Удивительно, как была устроена память. Фрагменты воспоминаний были такими мелкими и острыми, что походили на те шипы пушистого кактуса, которые ранили гораздо сильнее, чем можно было ожидать, исходя из их длины. Что он помнил лучше всего, так это свою жизнь на Марсе. Одессу, Берроуз, подземные убежища на юге, скрытые заставы в хаосе. И даже Андерхилл.

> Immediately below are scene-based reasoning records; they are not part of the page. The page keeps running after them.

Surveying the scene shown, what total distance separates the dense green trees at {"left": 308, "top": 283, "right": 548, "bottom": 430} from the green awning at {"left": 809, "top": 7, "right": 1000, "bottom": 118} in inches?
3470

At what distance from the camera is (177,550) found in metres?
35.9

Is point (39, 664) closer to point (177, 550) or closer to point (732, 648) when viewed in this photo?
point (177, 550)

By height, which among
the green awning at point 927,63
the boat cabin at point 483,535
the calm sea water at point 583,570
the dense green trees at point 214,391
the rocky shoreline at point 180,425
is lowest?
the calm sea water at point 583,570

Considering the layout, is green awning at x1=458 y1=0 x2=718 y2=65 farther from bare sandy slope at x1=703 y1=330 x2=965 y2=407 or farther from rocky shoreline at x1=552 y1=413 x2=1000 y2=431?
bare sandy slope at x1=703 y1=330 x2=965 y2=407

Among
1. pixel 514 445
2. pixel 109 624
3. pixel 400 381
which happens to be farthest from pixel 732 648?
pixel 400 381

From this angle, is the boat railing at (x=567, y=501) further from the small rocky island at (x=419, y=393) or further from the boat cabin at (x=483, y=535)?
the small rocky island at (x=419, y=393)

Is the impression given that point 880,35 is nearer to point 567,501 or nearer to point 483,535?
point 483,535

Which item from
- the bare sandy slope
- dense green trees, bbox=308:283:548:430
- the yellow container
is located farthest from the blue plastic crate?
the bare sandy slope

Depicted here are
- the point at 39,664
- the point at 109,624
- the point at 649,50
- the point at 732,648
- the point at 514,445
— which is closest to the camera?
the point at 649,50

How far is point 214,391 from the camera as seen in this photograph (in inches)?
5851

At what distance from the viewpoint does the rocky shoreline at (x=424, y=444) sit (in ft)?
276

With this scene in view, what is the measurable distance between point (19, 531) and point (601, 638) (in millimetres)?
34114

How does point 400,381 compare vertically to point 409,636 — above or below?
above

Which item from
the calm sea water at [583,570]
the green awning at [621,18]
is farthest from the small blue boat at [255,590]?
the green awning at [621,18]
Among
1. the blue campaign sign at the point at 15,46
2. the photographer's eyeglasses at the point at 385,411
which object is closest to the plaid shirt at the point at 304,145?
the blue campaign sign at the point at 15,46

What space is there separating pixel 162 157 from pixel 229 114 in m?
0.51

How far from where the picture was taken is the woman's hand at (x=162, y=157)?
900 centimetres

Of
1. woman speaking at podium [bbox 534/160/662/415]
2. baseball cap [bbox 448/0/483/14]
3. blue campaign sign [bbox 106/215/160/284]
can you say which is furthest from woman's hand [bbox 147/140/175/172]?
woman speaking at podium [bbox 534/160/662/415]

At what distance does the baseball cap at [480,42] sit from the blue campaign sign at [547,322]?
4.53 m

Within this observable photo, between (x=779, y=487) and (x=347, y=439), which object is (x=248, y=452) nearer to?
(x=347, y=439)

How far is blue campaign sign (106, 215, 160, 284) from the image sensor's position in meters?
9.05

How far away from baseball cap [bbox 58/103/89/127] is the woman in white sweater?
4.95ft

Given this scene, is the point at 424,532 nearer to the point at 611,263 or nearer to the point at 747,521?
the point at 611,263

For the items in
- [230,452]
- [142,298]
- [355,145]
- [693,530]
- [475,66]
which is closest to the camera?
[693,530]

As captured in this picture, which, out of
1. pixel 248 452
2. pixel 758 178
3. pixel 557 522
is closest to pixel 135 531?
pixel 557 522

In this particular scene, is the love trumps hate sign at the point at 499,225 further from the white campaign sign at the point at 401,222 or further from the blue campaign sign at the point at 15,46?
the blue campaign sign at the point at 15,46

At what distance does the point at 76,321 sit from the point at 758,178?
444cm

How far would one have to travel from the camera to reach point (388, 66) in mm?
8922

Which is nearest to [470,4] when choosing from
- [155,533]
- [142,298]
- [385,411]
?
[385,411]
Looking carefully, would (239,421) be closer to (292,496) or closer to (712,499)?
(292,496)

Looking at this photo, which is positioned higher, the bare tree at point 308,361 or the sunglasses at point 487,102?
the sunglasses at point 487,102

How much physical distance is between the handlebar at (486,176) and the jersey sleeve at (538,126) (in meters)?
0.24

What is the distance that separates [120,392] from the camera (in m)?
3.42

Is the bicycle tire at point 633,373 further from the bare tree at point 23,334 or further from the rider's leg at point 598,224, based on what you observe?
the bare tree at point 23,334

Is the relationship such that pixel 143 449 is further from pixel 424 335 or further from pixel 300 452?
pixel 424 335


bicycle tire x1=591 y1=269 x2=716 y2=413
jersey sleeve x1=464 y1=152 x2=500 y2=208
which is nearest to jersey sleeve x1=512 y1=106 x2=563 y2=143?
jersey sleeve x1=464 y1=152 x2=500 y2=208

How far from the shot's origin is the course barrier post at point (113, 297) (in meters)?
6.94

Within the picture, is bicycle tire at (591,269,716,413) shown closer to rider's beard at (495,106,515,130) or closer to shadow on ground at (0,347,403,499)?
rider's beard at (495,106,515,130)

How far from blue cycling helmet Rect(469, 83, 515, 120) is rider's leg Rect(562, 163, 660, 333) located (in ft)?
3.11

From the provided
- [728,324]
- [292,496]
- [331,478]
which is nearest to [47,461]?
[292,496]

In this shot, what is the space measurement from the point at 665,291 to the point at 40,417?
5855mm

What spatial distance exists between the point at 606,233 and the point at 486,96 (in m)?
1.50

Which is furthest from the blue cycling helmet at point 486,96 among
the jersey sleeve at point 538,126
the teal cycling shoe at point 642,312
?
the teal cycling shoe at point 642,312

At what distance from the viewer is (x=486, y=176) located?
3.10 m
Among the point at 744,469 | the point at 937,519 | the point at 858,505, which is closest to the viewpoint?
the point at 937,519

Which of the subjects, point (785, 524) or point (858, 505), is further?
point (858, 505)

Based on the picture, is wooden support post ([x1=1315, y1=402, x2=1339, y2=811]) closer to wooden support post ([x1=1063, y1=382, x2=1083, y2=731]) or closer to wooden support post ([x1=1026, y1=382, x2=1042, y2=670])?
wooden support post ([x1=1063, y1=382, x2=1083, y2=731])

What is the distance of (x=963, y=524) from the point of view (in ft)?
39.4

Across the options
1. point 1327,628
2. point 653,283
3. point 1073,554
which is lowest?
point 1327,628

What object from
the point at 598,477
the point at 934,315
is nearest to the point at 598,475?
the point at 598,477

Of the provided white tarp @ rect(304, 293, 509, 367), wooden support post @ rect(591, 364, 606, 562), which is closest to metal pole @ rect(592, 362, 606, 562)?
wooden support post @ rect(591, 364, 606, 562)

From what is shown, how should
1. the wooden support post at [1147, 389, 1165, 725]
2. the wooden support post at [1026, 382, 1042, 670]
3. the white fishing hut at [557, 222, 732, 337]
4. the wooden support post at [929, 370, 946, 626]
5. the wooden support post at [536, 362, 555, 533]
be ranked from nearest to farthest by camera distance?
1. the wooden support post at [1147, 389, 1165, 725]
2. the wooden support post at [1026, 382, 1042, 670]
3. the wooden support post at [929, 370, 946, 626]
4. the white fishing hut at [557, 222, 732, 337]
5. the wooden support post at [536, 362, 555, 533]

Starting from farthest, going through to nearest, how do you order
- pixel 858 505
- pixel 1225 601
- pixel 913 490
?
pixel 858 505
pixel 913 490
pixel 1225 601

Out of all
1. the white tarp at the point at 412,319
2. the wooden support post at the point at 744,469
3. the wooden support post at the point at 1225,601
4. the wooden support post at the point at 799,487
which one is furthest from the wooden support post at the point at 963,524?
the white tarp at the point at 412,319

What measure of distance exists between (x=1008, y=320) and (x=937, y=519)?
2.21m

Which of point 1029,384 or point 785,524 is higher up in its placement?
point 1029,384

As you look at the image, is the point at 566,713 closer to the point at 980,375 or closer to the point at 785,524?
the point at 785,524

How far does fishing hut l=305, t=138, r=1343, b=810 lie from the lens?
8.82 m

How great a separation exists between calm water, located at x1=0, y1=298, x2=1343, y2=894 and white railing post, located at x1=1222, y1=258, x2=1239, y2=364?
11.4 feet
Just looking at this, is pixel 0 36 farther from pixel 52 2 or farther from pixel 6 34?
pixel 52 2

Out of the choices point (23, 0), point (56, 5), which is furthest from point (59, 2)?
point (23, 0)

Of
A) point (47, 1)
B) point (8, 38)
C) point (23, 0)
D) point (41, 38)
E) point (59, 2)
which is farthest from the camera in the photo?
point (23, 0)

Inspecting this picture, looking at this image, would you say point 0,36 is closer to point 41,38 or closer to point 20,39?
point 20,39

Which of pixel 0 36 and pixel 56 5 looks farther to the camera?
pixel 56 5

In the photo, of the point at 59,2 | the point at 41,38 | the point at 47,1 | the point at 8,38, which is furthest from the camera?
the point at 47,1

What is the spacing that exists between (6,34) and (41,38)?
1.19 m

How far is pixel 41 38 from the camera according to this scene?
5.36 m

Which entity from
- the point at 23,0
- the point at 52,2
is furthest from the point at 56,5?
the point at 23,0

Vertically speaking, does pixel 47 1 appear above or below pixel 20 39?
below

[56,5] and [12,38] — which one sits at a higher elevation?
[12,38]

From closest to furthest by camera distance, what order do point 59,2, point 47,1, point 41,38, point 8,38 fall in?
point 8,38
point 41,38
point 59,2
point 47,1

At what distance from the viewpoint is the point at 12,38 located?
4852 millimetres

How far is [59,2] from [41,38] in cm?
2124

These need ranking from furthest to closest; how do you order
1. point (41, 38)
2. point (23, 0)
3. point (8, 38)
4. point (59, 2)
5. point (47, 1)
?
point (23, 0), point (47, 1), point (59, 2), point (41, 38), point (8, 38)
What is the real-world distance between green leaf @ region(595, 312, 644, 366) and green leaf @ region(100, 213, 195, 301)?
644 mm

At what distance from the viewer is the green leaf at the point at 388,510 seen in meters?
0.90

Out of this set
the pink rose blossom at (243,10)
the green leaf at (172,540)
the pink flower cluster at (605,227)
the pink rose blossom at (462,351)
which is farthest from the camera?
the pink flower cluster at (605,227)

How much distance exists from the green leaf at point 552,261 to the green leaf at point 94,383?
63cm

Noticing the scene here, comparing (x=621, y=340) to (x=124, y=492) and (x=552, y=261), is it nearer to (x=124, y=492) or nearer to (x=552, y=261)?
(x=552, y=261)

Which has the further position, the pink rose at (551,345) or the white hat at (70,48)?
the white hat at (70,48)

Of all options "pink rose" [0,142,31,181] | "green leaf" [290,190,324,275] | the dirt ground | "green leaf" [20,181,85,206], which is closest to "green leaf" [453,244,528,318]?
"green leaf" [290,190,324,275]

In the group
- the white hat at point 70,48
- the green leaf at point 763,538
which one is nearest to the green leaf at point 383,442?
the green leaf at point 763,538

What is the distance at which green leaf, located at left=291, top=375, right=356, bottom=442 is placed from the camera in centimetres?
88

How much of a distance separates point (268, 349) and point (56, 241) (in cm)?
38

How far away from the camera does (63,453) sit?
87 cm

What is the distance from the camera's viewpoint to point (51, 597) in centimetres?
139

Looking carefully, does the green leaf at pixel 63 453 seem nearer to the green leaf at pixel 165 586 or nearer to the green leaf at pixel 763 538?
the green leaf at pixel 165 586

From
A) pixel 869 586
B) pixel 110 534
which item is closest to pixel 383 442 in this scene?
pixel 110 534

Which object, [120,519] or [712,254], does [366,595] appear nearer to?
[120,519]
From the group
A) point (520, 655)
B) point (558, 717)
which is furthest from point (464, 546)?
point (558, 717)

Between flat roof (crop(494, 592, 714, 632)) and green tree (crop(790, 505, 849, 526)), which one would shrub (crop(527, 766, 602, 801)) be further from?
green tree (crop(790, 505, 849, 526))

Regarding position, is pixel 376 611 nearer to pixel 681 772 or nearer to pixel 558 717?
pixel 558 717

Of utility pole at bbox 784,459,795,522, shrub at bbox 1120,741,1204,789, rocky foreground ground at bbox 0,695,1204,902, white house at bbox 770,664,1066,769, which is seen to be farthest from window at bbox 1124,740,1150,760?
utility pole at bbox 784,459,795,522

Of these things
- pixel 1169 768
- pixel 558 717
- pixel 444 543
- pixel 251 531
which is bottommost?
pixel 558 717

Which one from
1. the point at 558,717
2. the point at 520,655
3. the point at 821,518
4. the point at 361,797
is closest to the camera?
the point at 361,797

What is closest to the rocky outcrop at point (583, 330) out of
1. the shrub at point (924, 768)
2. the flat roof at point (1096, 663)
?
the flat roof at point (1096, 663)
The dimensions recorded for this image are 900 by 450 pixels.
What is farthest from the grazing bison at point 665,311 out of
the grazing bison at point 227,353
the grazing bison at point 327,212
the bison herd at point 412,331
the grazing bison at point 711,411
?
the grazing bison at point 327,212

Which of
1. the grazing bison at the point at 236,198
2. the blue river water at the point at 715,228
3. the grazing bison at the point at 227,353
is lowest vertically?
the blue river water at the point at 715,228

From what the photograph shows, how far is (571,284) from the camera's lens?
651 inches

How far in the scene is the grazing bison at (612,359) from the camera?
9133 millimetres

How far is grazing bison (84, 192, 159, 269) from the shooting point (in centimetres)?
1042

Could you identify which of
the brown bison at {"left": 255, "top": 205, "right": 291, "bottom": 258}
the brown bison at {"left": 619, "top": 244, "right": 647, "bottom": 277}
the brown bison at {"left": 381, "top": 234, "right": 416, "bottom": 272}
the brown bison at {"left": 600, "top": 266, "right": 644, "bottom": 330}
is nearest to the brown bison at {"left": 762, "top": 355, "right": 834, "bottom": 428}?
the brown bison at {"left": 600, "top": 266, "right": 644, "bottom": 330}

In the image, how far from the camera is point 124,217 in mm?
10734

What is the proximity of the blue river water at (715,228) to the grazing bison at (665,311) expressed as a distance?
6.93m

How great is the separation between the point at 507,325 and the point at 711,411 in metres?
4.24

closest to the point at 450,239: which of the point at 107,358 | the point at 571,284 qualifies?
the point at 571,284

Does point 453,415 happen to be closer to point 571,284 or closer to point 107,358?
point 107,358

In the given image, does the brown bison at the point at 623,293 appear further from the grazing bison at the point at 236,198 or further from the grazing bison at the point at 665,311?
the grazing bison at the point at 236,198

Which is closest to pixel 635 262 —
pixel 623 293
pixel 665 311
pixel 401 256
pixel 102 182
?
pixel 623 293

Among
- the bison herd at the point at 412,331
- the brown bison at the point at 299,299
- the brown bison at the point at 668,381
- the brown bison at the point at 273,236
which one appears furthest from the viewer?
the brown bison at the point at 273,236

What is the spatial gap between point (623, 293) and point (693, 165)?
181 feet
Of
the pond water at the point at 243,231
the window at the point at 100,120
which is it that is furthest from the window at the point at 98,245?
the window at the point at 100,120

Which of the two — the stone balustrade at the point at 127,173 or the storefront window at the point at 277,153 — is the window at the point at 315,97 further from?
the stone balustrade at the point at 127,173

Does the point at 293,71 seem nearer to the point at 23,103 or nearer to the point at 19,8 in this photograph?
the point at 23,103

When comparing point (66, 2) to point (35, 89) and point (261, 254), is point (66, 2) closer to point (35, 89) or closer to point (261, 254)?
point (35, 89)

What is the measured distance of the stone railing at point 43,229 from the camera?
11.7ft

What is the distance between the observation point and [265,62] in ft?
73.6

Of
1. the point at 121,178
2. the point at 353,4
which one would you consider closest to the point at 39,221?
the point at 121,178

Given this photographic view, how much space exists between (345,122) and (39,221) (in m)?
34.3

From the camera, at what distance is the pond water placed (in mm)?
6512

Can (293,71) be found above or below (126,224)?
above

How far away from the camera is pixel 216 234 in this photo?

Если бы он вернулся на Землю в годы жизни в Андерхилле, его бы затянуло в трясину медиа. Но, исчезнув вместе с Хироко, он выпал из поля зрения, и, хоть он не пытался скрываться со времен революции, его появление во Франции, похоже, заметили лишь немногие. Масштаб текущих событий на Земле приводил к дроблению массовой культуры на части – а может, просто прошло уже много времени, ведь большинство населения Франции родилось после его исчезновения, и первая сотня была для них все равно что древней историей – впрочем, не настолько древней, чтобы вызывать интерес. Если бы вдруг объявились Вольтер, Людовик XIV или Карл Великий, они бы, наверное, получили какое-то внимание. Но психолог предыдущего столетия, эмигрировавший на Марс, планету, которая по большому счету была для них чем-то вроде Америки? Нет, такое мало кого интересовало. Он получил несколько звонков, несколько раз к нему приезжали брать интервью в вестибюле или внутреннем дворе его отеля в Арле, и после этого вышла одна-две передачи «Праксиса» о нем. Но в каждом из интервью его больше расспрашивали не о нем самом, а о Ниргале – вот чьей притягательностью здесь были очарованы.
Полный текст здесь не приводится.